Она гладит меня по голове, а я бросаю победный взгляд на Фреда через её плечо: видишь, видишь? Он качает головой, а Гермиона, заметив, что я смотрю ей за спину, оборачивается. Но, конечно, никого там не видит.
— Вообще-то никому не всё равно, — продолжает Фред начатую тему, когда Гермиона опять уходит, — если ты посмотришь повнимательнее.
— Значит, ей как-то особенно не всё равно. Отстань, правда.
Он отворачивается, отходит к стеллажам, начинает перебирать корешки книг, рассматривает квиддичные награды Анжелины.
— С другой стороны, — продолжаю я, забыв, что сам попросил его отстать, — теоретически это всего четыре шага. Мне от Анжелины, ей от Рона, и еще по одному…
— Даже не думай, — Фред резко разворачивается ко мне, поднимая руку в останавливающем жесте. – Ты бредишь, понял? Меня здесь вообще нет, Гермиона с тобой только из-за своего больного в тяжелой форме чувства вселенской ответственности.
Тебе легко говорить, думаю я, прислушиваясь к шуму воды на кухне. Посмотрел бы я на тебя на моём месте.
Вот если бы я умер, я бы уж точно не приходил к тебе по ночам читать морали.
Я закрываю глаза, открываю их, и Фреда действительно больше нет в комнате, зато Гермиона – уже есть. Совершеннейший пиздец творится со временем и пространством.
— Пей, — говорит она и ставит передо мной чашку. – Может горчить немного, я добавила лаванду, чтобы спалось лучше.
Лучше – это если бы мне вообще не надо было просыпаться.
Однако всю ночь я только и делаю, что просыпаюсь – мне кажется, что не реже чем каждые десять минут. Раз или два я опять вижу Фреда, но на этот раз он не разговаривает со мной, а просто стоит у окна или бродит по комнате, аккуратно обходя кресло, в котором дремлет Гермиона. Языки пламени даже не колышутся, когда он проходит мимо зажжённых свечей.
* * *
Нет, конечно, он не может быть прав.
Но дальше всё равно становится только хуже, потому что теперь я ищу подвох в каждом её слове или действии. Если она приходит, то это из-за чувства долга, а если не приходит, то ей на меня плевать. Если она рассказывает мне о своих проблемах, то это потому, что ей всё равно, кому выговариваться, а если по большей части молчит, то жалеет меня и считает неправильным грузить своими переживаниями.
Однако суть остаётся прежней — Гермиона нужна мне при любом раскладе, потому что никто кроме неё не способен унять ноющую пустоту, прочно засевшую внутри со смертью Фреда.
А она говорит и говорит о свадьбе, назначенной, как оказалось, на середину июля, и её радость меня порой даже раздражает, как раздражает кошку плавающая в аквариуме рыба: ни достать невозможно, ни отвлечься.
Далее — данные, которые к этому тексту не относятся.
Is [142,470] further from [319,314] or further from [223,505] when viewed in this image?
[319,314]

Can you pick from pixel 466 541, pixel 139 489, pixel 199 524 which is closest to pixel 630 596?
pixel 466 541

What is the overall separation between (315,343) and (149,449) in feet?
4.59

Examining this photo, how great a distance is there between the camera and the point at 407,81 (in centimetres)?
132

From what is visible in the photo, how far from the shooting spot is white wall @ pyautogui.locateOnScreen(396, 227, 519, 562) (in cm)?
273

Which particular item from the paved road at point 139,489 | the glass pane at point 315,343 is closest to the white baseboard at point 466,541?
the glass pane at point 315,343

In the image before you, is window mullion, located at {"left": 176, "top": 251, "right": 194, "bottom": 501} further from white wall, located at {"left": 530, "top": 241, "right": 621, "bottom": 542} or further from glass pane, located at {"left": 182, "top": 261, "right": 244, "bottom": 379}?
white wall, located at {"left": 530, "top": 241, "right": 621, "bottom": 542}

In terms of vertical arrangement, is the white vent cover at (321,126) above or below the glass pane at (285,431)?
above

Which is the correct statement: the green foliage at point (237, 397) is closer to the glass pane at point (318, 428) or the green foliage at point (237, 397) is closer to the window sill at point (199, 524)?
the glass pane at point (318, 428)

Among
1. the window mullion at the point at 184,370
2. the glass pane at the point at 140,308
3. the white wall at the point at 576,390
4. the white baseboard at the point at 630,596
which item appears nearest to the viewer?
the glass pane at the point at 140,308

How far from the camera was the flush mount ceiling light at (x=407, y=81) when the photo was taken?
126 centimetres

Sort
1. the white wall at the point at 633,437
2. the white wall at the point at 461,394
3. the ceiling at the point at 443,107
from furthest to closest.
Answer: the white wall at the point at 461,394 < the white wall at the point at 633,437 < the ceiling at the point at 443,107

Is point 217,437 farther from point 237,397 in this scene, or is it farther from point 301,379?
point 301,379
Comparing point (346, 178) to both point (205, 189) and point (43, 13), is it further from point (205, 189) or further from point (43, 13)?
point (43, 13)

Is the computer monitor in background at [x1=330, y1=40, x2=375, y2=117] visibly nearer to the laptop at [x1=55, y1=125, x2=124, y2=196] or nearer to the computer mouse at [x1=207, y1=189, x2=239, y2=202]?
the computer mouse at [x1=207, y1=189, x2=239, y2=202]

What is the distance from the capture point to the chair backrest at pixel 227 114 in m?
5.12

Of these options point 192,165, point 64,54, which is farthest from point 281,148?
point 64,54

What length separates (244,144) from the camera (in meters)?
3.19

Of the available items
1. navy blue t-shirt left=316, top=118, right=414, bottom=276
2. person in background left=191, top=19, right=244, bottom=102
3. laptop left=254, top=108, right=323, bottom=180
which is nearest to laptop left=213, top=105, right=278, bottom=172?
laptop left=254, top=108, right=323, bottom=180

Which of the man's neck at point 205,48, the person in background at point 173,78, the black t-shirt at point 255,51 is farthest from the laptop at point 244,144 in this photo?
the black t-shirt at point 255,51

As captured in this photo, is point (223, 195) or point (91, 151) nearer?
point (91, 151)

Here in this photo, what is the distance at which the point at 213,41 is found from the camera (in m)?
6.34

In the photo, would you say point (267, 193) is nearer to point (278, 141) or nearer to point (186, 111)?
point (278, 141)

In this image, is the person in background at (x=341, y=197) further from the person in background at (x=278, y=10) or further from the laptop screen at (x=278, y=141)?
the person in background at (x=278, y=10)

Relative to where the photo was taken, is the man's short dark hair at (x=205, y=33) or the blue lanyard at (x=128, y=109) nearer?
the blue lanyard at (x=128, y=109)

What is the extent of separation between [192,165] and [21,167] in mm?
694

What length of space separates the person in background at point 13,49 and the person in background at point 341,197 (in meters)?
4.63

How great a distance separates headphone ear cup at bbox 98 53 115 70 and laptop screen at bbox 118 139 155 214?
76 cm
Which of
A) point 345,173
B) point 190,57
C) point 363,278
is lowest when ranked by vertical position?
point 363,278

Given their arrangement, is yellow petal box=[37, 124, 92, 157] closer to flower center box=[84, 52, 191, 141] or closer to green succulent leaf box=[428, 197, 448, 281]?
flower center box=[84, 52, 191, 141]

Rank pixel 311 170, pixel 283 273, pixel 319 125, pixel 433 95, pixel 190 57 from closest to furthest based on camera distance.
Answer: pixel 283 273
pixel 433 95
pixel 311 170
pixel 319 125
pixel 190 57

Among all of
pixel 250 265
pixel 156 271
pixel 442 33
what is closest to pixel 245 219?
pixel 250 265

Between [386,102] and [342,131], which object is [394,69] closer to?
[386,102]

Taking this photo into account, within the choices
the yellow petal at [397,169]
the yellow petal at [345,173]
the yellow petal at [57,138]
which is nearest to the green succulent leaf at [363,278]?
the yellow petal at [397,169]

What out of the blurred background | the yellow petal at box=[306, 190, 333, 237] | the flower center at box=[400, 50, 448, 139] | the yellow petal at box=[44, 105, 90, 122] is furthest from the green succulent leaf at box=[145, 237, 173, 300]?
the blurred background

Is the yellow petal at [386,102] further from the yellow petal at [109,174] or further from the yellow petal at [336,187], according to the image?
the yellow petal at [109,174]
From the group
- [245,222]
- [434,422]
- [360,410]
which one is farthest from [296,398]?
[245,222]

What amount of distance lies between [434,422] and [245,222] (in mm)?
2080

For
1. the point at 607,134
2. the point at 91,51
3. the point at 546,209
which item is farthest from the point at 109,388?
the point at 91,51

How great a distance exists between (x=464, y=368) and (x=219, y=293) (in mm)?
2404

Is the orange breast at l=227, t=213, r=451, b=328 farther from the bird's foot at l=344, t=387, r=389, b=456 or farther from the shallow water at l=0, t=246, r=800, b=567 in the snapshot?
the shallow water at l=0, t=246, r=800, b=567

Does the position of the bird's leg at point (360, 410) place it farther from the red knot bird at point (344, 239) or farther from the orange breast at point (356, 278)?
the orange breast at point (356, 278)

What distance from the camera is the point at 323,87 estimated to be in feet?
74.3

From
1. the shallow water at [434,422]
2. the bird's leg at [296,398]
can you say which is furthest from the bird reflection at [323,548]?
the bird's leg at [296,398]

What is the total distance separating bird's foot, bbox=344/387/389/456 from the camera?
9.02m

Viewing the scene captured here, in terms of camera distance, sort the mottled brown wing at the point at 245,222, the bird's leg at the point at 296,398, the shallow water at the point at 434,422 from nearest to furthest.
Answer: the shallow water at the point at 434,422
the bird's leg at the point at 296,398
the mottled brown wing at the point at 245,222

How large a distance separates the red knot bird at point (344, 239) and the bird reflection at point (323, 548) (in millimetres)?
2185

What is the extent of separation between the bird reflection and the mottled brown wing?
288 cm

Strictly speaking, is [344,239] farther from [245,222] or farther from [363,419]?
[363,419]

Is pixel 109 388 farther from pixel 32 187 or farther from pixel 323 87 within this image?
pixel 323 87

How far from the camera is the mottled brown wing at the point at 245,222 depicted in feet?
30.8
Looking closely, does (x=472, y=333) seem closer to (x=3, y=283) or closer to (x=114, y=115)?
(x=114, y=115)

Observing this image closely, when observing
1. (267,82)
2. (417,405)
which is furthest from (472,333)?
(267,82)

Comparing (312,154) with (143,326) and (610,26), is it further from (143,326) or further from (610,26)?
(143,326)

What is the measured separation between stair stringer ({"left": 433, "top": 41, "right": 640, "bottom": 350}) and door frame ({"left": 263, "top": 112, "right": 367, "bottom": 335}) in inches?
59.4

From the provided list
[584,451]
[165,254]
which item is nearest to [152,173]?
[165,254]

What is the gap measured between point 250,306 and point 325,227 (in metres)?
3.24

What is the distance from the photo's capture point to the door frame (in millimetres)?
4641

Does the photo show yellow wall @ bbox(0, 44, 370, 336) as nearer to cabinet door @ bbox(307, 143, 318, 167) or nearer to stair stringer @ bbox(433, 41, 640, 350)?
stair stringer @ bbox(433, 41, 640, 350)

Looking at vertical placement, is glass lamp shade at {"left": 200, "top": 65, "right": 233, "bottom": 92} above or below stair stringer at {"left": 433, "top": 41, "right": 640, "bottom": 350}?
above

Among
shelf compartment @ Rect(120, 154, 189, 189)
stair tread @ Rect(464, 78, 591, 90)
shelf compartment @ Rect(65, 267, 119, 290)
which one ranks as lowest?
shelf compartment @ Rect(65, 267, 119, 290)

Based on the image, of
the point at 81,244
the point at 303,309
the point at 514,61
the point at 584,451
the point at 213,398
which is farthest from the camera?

Любой разговор в итоге так или иначе несёт в себе одну и ту же мысль: она выходит замуж.
Да, она пока еще проводит со мной непростительно много времени, а я, наблюдая за понемногу закипающим Рональдом, прекрасно понимаю, что их свадьба станет для меня тупиком, конечной станцией, точкой невозврата. После неё всё будет действительно кончено, потому что он больше не станет терпеть.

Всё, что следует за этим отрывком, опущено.